News
06:53 PM Saturday September 04, 2010
Res Ipsa Loquitur case
There has been a good practical example of the effective application of the Res Ipsa Loquitur rule in which the burden of proof shifts to a Defendant to establish that he was not negligent is to be found in the Scottish case of Greenhorn v South Glasgow University Hospitals NHS Trust [2008] L.S. Law Med. Web. This was decided largely on the basis of recent English law.
The pursuer (Claimant) was injured by arterial bleeding during the course of a colposuspension operation. In an extremely long judgment, the Trial Judge attempted to analyse how and why that bleeding occurred and whether it was as a result of a culpable lack of care on the part of the surgeon. At paras 131 and 138, the judge expressed the particular findings and conclusion that are of relevance:
"I am satisfied on the evidence which I have heard that arterial bleeding is not an accepted or recognised risk of colposuspension. No evidence was produced from the medical literature to show that it is a recognised risk. If it were a recognised risk then I have no doubt that, because of the serious and potentially fatal consequences which could flow from its occurrence, it would have been not only mentioned but also emphasised in the medical literature dealing with the subject. Mr Jarvis, although unable to cite any reference in the medical literature to the risk of arterial damage in the course of colposuspension, mentioned his personal experience of one colposuspension in which he damaged an obturator artery. It seems to me that this evidence shows that arterial damage is indeed exceptional case because it was the only case of arterial damage which Mr Jarvis was able to cite from his long career, and, moreover, he was able to explain how it came about in the absence of negligence."

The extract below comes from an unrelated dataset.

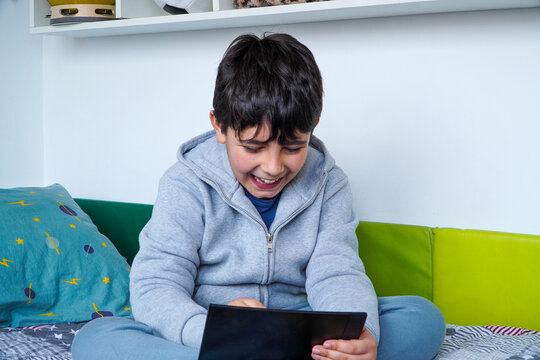 Happy gen alpha teen boy using tablet in bedroom at home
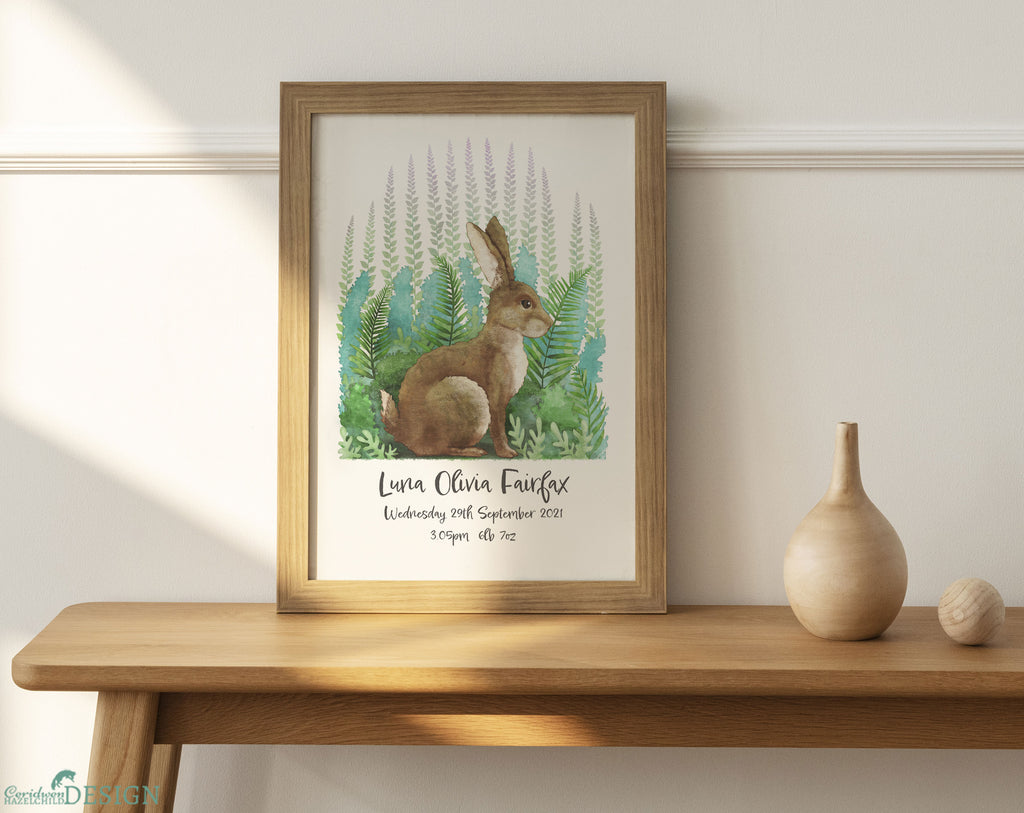 An A4 art print featuring a rabbit sitting amongth green leaves, and customised with a baby girl's name and birthday.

"Following upon my finding that arterial damage is not a recognised complication of colposuspension and in light of the authorities referred to above [Ratcliffe v Plymouth 6- Torbay Health Authority [1998] Lloyd's Rep Med 162, Bovenzi v Kettering Health Authority [1991] 2 Med LR 293 and Hendy v Milton Keynes Health Authority (No 2) [1992] 3 Med LR 119], as well as Cassidy v Ministry of Health [1951] 2 KB 343, I am of the opinion that, once arterial damage has been proved by the pursuer, that raises a prima facie inference of negligence on the part of the defenders which it is for them to rebut by acceptable evidence. There has been no such evidence in this case. It is sufficient for the pursuer to show that she suffered arterial damage without proving precisely how that occurred: it is then for the defenders to prove that it occurred without negligence on their part. In Cassidy Denning L.J. (as he then was) said that a plaintiff is entitled to say: "I went into hospital to be cured of two stiff fingers. I have come out with four stiff fingers, and my hand is useless. That should not have happened if due care had been used. Explain it, if you can." Similarly, in my opinion the pursuer in this case is entitled to say: "I went into hospital to undergo the routine operation of colposuspension. I have come out with a neurological injury which was caused when a branch of my internal iliac artery was damaged during the operation. That should not have happened if due care had been used. Explain it, if you can." In my judgment the defenders have failed to explain how the pursuer sustained her injury without negligence on the part of the operating surgeon."
This is an interesting case and demonstrates that the Res ipsa Loquitur is alive and well when the right circumstances arise.
As a simple rule of thumb if a medical complication arises that is not an accepted or recognised risk of the procedure it is reasonable to infer negligence on the Defendant’s part and for the Claimant to bring a claim. Then unless the Defendant adduces cogent and persuasive evidence that amounts to a plausible explanation as to why the complication arose such a claim has a reasonable prospect of succeeding.